Towards reproducible lithium-ion battery cycling using liquid-phase transmission electron microscopy

Electric vehicles (EVs) have gained widespread attention in recent years as the dominant strategy for curbing CO2 emissions through transport electrification. Lithium-ion batteries (LIBs) are currently the most suitable and almost exclusively employed energy storage device for powering EVs. Nickel-rich layered oxides of the general formula LiNixCoyMnzO2 (NCM) are widely used as the cathode in LIBs due to their high capacity and low cost. However, the increasing nickel content reduces the stability for the higher energy density that is particularly required for meeting the mileage demand. Hence, understanding the degradation mechanisms of Ni-rich NCM is of great importance for optimizing the performance of battery systems. This thesis aims to develop methodologies for reproducible and reliable testing of battery systems using transmission electron microscopy (TEM) in the liquid phase in order to probe, at the nanoscale, the evolution of the cathode materials as they respond to the electrochemical charge/discharge cycling.
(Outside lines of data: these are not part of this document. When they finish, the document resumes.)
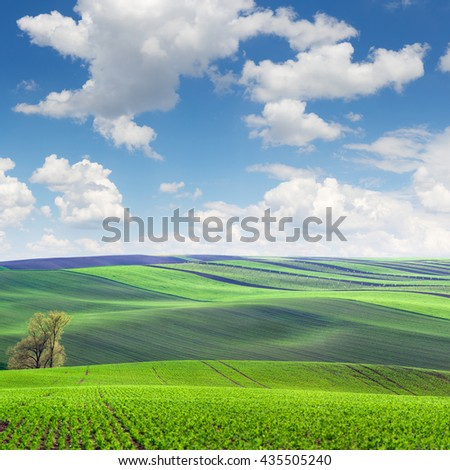 Wonderful Landscape of fields in beautiful colorful and striped hills, Czech Republic, Europe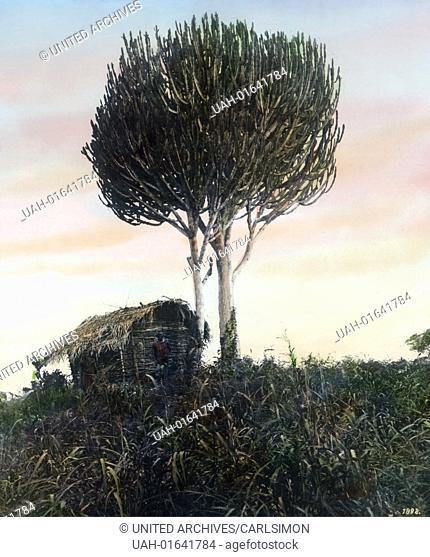 German East Africa (1885 - 1918) - Landscape and Euphorbia plants. Carl Simon Archive, image date circa 1905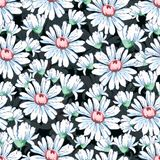 Kamomillblommahand som drar den sömlösa modellen, blom- bakgrund för vektor, blom- broderiprydnad Utdragen knoppvit Arkivbilder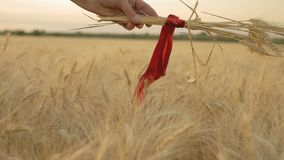 Zeitlupe, Nahaufnahme, Hand einer Frau mit den Weizen-Spitzen gesprungen durch rotes Band über Weizen-Feld stock video footage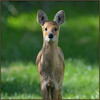 Chinese Water Deer (image 2 of 3)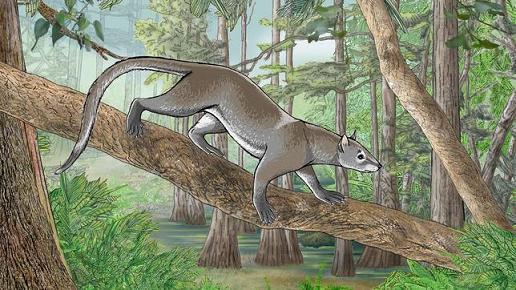 20140107105613-antepasado-leones-osos-tigres-.jpg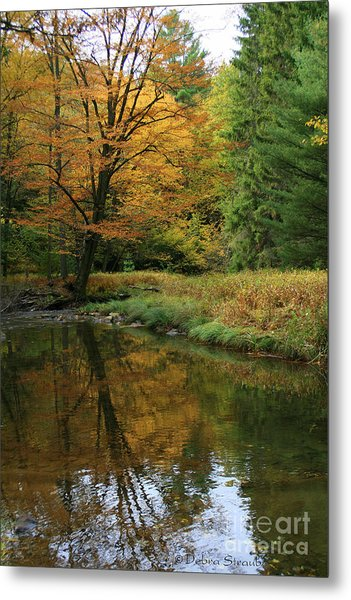 Autumn Reflections Metal Print by Debra Straub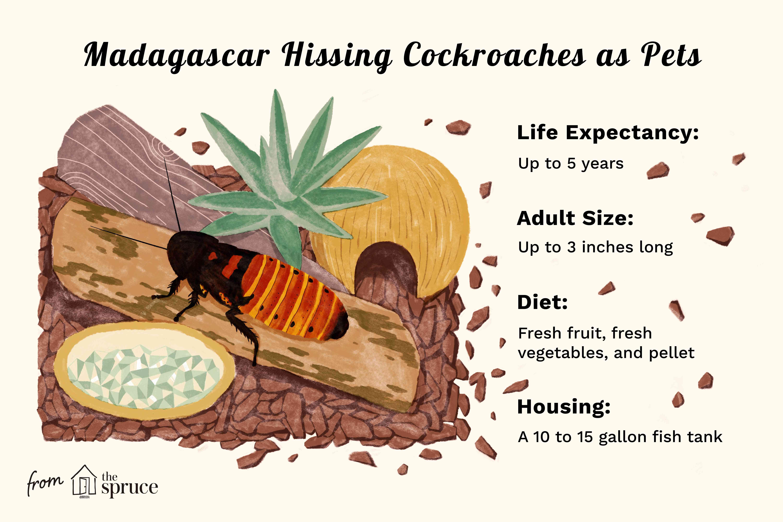 Madagascar cucarachas silbantes como mascotas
In detail, this thesis first establishes lithium-ion battery electrochemical processes in a microcell, such as electroplating and charge/discharge analysis. The setup is optimized through the electrode configuration and preparation, while the cycling conditions are adapted for achieving similar electrochemical performance as compared to the conventional bulk cell. With the optimized cell, primary NCM particles are probed using in situ electrochemical cells coupled with a scanning transmission electron microscopy-energy-dispersive X-ray spectroscopy (STEM-EDS). The electrochemically induced evolution of NCM that is analyzed using liquid cell TEM uncovers the various degradation mechanisms for the same material under different cycling conditions and for specimens with different Ni content that are cycled under the same conditions. The results offer insights for controlling the electrochemical parameters in the liquid cell for battery studies. Ultimately, the structural and chemical information on the degradation of NCM cathodes can guide our way for designing more advanced NCM cathodes with desirable capacity and enhanced stability simultaneously.